* _Your task_
Start to finish, the listing must be rewritten exactly.

* _Supplied records_

○ ○ ○

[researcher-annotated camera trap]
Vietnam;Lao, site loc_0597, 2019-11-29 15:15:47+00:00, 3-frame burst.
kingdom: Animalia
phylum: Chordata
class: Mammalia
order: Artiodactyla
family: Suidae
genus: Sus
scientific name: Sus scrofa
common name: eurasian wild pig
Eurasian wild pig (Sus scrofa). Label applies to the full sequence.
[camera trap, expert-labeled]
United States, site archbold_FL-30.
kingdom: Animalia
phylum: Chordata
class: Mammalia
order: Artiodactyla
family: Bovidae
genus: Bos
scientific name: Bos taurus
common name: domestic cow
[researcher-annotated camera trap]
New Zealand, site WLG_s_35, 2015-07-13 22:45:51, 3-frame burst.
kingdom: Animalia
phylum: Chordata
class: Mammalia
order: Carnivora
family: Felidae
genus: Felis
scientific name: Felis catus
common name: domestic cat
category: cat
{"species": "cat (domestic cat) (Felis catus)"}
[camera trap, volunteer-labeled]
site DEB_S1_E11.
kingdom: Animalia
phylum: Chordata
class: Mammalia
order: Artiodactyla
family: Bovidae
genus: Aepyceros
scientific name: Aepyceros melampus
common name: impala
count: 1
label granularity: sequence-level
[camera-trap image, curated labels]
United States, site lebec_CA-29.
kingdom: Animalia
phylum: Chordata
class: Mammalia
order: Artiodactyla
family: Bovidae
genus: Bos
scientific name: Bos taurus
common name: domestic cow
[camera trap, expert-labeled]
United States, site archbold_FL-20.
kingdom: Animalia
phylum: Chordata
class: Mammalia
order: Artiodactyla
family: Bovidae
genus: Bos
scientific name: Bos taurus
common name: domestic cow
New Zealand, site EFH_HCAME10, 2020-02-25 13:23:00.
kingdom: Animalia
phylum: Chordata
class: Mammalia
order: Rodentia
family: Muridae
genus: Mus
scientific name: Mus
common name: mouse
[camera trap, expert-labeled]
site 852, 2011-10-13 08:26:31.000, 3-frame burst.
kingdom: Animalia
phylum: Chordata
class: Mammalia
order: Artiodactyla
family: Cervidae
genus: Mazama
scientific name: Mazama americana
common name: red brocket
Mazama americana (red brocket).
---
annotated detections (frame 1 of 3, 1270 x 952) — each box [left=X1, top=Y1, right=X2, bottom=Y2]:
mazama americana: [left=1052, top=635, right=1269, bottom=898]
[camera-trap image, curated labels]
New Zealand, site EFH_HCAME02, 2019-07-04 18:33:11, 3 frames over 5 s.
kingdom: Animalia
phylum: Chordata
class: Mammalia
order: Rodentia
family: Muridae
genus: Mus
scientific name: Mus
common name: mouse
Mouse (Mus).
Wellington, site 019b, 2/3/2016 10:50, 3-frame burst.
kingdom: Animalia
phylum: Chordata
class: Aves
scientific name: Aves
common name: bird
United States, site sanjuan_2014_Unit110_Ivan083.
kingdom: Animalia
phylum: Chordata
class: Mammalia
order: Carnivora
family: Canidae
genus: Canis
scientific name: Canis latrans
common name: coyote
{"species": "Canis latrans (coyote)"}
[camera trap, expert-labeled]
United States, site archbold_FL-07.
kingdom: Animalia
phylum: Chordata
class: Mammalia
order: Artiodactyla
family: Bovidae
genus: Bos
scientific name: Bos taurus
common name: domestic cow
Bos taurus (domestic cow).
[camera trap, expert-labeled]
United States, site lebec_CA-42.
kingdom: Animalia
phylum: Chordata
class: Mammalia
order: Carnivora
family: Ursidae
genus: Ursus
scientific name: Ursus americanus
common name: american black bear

○ ○ ○

* _Task response_
[researcher-annotated camera trap]
Vietnam;Lao, site loc_0597, 2019-11-29 15:15:47+00:00, 3-frame burst.
kingdom: Animalia
phylum: Chordata
class: Mammalia
order: Artiodactyla
family: Suidae
genus: Sus
scientific name: Sus scrofa
common name: eurasian wild pig
Eurasian wild pig (Sus scrofa). Label applies to the full sequence.
[camera trap, expert-labeled]
United States, site archbold_FL-30.
kingdom: Animalia
phylum: Chordata
class: Mammalia
order: Artiodactyla
family: Bovidae
genus: Bos
scientific name: Bos taurus
common name: domestic cow
[researcher-annotated camera trap]
New Zealand, site WLG_s_35, 2015-07-13 22:45:51, 3-frame burst.
kingdom: Animalia
phylum: Chordata
class: Mammalia
order: Carnivora
family: Felidae
genus: Felis
scientific name: Felis catus
common name: domestic cat
category: cat
{"species": "cat (domestic cat) (Felis catus)"}
[camera trap, volunteer-labeled]
site DEB_S1_E11.
kingdom: Animalia
phylum: Chordata
class: Mammalia
order: Artiodactyla
family: Bovidae
genus: Aepyceros
scientific name: Aepyceros melampus
common name: impala
count: 1
label granularity: sequence-level
[camera-trap image, curated labels]
United States, site lebec_CA-29.
kingdom: Animalia
phylum: Chordata
class: Mammalia
order: Artiodactyla
family: Bovidae
genus: Bos
scientific name: Bos taurus
common name: domestic cow
[camera trap, expert-labeled]
United States, site archbold_FL-20.
kingdom: Animalia
phylum: Chordata
class: Mammalia
order: Artiodactyla
family: Bovidae
genus: Bos
scientific name: Bos taurus
common name: domestic cow
New Zealand, site EFH_HCAME10, 2020-02-25 13:23:00.
kingdom: Animalia
phylum: Chordata
class: Mammalia
order: Rodentia
family: Muridae
genus: Mus
scientific name: Mus
common name: mouse
[camera trap, expert-labeled]
site 852, 2011-10-13 08:26:31.000, 3-frame burst.
kingdom: Animalia
phylum: Chordata
class: Mammalia
order: Artiodactyla
family: Cervidae
genus: Mazama
scientific name: Mazama americana
common name: red brocket
Mazama americana (red brocket).
---
annotated detections (frame 1 of 3, 1270 x 952) — each box [left=X1, top=Y1, right=X2, bottom=Y2]:
mazama americana: [left=1052, top=635, right=1269, bottom=898]
[camera-trap image, curated labels]
New Zealand, site EFH_HCAME02, 2019-07-04 18:33:11, 3 frames over 5 s.
kingdom: Animalia
phylum: Chordata
class: Mammalia
order: Rodentia
family: Muridae
genus: Mus
scientific name: Mus
common name: mouse
Mouse (Mus).
Wellington, site 019b, 2/3/2016 10:50, 3-frame burst.
kingdom: Animalia
phylum: Chordata
class: Aves
scientific name: Aves
common name: bird
United States, site sanjuan_2014_Unit110_Ivan083.
kingdom: Animalia
phylum: Chordata
class: Mammalia
order: Carnivora
family: Canidae
genus: Canis
scientific name: Canis latrans
common name: coyote
{"species": "Canis latrans (coyote)"}
[camera trap, expert-labeled]
United States, site archbold_FL-07.
kingdom: Animalia
phylum: Chordata
class: Mammalia
order: Artiodactyla
family: Bovidae
genus: Bos
scientific name: Bos taurus
common name: domestic cow
Bos taurus (domestic cow).
[camera trap, expert-labeled]
United States, site lebec_CA-42.
kingdom: Animalia
phylum: Chordata
class: Mammalia
order: Carnivora
family: Ursidae
genus: Ursus
scientific name: Ursus americanus
common name: american black bear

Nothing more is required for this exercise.